— Required work —
Would you write out the full listing exactly, without any pictures?
==*==
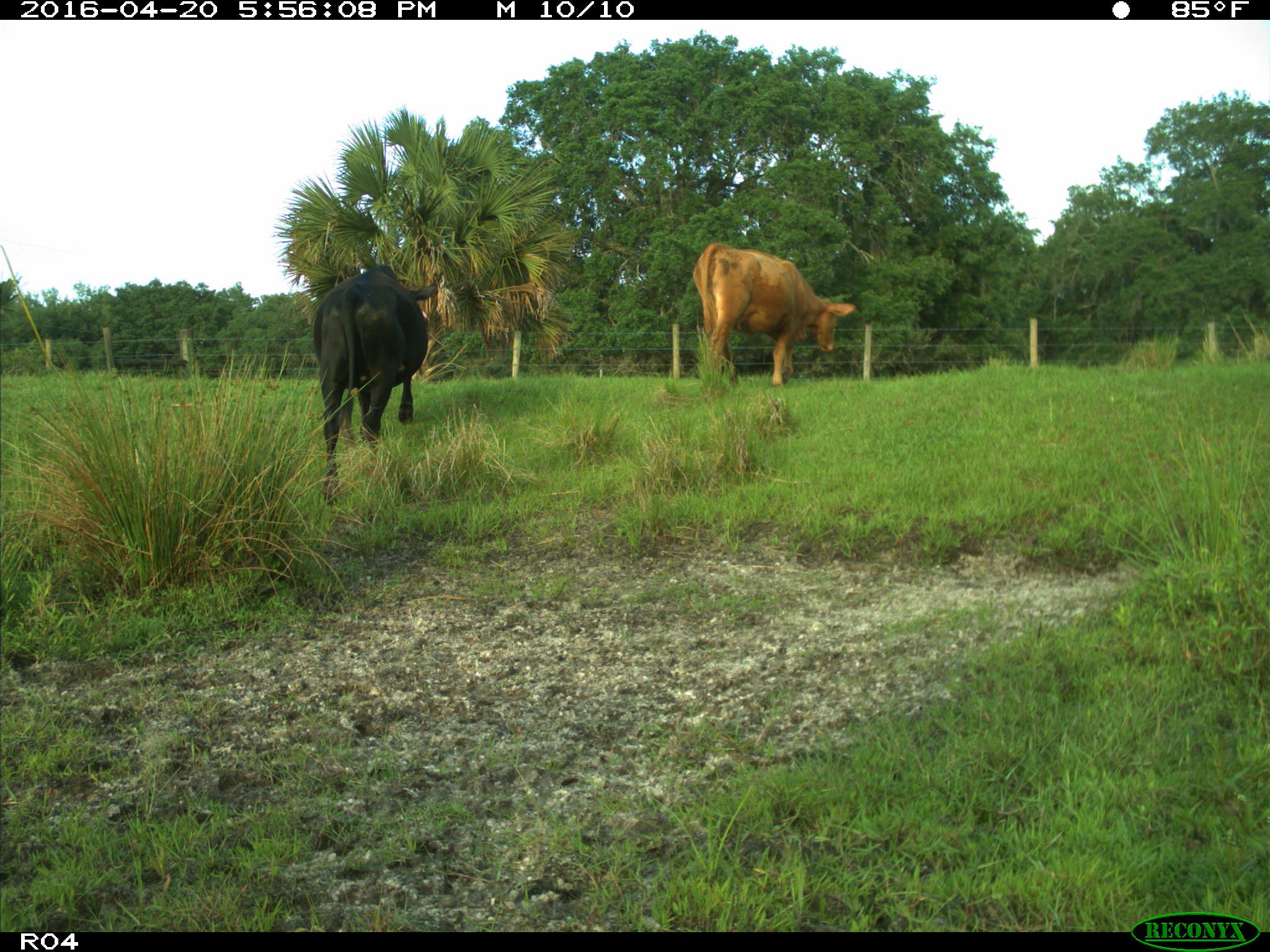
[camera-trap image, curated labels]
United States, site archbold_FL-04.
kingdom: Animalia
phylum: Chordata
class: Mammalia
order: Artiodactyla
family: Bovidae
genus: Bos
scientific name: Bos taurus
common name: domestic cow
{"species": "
==*==
— Answer for the task —
[camera-trap image, curated labels]
United States, site archbold_FL-04.
kingdom: Animalia
phylum: Chordata
class: Mammalia
order: Artiodactyla
family: Bovidae
genus: Bos
scientific name: Bos taurus
common name: domestic cow
{"species": "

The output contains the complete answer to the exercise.